Rond, moelleux et sucré, le daifuku ("grand bonheur" en japonais) fait partie des pépites du monde intrigant des wagashi, les pâtisseries traditionnelles japonaises. Cette petite pâtisserie faite de pâte de riz gluant fourré à diverses douceurs est un incontournable de l'univers culinaire nippon.

L'histoire du daifuku

Le daifuku est un en fait un mochi (餅) fourré. Il est confectionné à partir de mochi (糯), une pâte de riz gluante qui porte le même nom que la pâtisserie. Le daifuku est garni traditionnellement de anko, la pâte de haricots rouges souvent utilisée dans la pâtisserie japonaise. Par sa rondeur et ses douces couleurs, il est difficile de résister à la tentation.

Il semblerait qu'à l'origine cette pâtisserie était salée et de taille plus imposante. Ce n'est que des années plus tard qu'elle devint le daifuku que l'on connaît aujourd'hui : sucré et d'une taille pas plus large que la paume de la main. Son nom peut porter à confusion car selon le kanji utilisé, il peut être soit un gâteau au "gros ventre" (大腹餅), en référence à sa garniture, soit un gâteau de "bonne fortune" (大福餅). Cependant de nos jours, la seconde version semble unanimement utilisée.

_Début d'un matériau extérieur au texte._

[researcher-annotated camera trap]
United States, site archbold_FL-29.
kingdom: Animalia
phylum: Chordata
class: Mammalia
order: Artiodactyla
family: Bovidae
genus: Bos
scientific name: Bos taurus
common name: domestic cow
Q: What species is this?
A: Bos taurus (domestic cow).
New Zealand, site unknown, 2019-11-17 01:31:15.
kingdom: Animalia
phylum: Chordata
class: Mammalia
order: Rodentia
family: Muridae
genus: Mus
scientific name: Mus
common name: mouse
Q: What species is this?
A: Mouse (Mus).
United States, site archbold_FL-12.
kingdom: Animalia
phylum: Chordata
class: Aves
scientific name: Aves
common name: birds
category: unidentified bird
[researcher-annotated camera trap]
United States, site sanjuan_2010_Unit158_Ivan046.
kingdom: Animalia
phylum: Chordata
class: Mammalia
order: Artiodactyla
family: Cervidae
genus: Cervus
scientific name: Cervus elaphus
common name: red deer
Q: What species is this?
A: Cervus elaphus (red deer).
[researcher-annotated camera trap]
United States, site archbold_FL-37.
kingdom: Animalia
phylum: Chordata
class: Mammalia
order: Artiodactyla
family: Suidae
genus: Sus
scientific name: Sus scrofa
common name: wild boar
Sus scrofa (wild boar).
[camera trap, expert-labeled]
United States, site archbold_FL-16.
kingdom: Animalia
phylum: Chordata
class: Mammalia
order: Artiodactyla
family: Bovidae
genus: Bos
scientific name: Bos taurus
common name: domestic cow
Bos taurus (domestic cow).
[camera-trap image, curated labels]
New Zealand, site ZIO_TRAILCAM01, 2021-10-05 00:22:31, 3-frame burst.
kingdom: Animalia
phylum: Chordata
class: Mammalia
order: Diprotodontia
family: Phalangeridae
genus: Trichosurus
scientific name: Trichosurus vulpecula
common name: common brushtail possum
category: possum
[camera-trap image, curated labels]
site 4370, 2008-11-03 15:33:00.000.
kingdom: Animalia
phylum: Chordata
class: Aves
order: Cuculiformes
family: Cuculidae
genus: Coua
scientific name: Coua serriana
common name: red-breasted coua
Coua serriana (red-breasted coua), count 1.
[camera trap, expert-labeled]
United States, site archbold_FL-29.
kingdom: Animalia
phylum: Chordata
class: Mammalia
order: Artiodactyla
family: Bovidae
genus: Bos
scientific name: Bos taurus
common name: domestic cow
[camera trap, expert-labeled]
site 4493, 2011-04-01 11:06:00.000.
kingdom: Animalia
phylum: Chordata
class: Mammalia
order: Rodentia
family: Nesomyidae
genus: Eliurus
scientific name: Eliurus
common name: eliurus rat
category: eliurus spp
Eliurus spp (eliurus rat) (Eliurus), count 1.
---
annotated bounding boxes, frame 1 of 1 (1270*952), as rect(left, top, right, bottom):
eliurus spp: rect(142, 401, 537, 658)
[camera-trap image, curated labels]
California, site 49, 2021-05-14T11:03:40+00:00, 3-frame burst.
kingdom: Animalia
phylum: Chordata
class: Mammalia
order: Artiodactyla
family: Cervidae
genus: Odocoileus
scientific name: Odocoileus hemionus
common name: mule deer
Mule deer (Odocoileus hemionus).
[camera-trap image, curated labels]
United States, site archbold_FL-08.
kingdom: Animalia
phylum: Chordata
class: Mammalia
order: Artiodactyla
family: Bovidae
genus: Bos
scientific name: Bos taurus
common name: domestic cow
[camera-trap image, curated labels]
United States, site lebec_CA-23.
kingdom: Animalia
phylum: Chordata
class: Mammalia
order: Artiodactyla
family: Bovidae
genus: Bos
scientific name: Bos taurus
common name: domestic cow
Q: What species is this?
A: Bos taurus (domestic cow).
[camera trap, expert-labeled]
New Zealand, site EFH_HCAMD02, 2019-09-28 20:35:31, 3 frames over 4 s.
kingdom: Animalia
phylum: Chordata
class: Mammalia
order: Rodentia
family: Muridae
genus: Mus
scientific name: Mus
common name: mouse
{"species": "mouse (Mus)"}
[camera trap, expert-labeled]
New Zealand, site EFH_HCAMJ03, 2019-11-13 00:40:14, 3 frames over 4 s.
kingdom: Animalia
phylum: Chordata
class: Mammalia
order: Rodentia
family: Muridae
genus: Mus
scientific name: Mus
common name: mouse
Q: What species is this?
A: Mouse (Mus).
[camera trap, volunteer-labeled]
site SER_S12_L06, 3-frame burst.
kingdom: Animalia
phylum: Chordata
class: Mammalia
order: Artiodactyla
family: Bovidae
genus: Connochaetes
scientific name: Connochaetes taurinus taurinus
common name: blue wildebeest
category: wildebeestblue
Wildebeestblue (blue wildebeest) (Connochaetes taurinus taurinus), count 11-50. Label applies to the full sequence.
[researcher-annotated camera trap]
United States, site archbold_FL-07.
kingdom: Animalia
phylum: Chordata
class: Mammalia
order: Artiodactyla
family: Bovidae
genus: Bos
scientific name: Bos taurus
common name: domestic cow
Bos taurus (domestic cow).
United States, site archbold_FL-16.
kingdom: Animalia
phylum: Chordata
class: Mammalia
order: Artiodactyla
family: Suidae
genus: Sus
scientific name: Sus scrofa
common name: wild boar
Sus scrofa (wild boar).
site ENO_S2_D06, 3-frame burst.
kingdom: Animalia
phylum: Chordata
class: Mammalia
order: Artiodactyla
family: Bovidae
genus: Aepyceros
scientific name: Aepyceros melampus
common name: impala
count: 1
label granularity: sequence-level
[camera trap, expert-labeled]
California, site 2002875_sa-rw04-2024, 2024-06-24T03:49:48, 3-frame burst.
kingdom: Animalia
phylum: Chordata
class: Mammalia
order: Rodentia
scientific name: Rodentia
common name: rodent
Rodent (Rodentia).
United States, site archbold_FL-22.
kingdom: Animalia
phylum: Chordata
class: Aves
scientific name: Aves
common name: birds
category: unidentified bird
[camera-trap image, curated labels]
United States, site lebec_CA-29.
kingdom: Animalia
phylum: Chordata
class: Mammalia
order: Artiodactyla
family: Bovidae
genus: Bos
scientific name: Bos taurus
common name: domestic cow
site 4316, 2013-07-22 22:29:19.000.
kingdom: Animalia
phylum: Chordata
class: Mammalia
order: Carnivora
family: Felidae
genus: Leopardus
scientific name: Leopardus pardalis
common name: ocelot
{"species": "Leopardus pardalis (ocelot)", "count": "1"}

Une pâtisserie porte-bonheur

Le daifuku mochi devient alors un gâteau porte bonheur très prisé pour le Oshôgatsu, le nouvel an japonais, mais également apprécié lors de la cérémonie du thé. Sa confection à base de mochi lui confère une consistance élastique qui rend sa dégustation amusante. Généralement, ces petites boules sont saupoudrées d'une fine couche de fécule de maïs, de sucre ou de cacao afin qu'elles ne collent pas aux doigts. Mais c'est une fois en bouche que le daifuku révèle tous ses secrets : garni au anko ou aux fruits, le daifuku se décline selon toutes les envies.   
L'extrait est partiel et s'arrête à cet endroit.